ASTM E928-19に準拠したDSCによる医薬品の純度分析

医薬化合物の純度は、製品の品質と規制遵守に影響する重要なパラメータです。 示差走査熱量測定(DSC)は、融解挙動に基づく迅速で信頼性の高い純度測定を可能にします。 このアプリケーションレポートでは、定義された不純物レベルのp-アミノ安息香酸を含む 認証標準物質(NIST SRM 1514)を用いて、ASTM E928-19に準拠したフェナセチン純度の 測定を実証します。

結晶性医薬化合物の純度は、安定性、効率性、安全性に直接影響する重要な品質属性です。したがって、医薬品の開発、製造、品質管理においては、信頼性が高く効率的な純度測定法が不可欠です。

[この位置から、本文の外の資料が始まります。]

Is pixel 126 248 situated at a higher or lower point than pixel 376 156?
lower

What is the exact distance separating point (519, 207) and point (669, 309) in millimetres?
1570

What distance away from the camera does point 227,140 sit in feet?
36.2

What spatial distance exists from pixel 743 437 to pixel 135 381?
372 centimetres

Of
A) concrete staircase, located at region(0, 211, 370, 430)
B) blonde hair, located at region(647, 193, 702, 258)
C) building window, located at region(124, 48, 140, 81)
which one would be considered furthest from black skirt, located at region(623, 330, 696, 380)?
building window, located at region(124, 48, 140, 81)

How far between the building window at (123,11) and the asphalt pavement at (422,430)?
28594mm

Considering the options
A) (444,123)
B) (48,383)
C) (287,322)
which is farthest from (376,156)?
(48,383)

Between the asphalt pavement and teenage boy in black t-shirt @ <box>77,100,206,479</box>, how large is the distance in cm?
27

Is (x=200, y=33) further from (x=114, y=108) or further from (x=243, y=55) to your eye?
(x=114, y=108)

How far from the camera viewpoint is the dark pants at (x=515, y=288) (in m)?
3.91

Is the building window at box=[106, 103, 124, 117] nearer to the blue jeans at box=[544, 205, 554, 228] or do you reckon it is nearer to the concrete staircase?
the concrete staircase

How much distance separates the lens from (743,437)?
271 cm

示差走査熱量測定(DSC)は、融解挙動を評価することにより、純度分析のための迅速かつ無溶媒のアプローチを提供します。ASTM E928-19によると、不純物は融解温度の低下と融解ピークのブロード化を引き起こします。融解曲線にvan't Hoffの関係を適用することで、主成分の不純物含有量と純度を定量的に求めることができます。
本研究では、フェナセチンをモデル化合物として、認証標準物質を用いて分析しました。サンプルセットには、純粋なフェナセチンと、濃度レベルの異なる規定量のp-アミノ安息香酸(p-ABA)を含むフェナセチンが含まれます。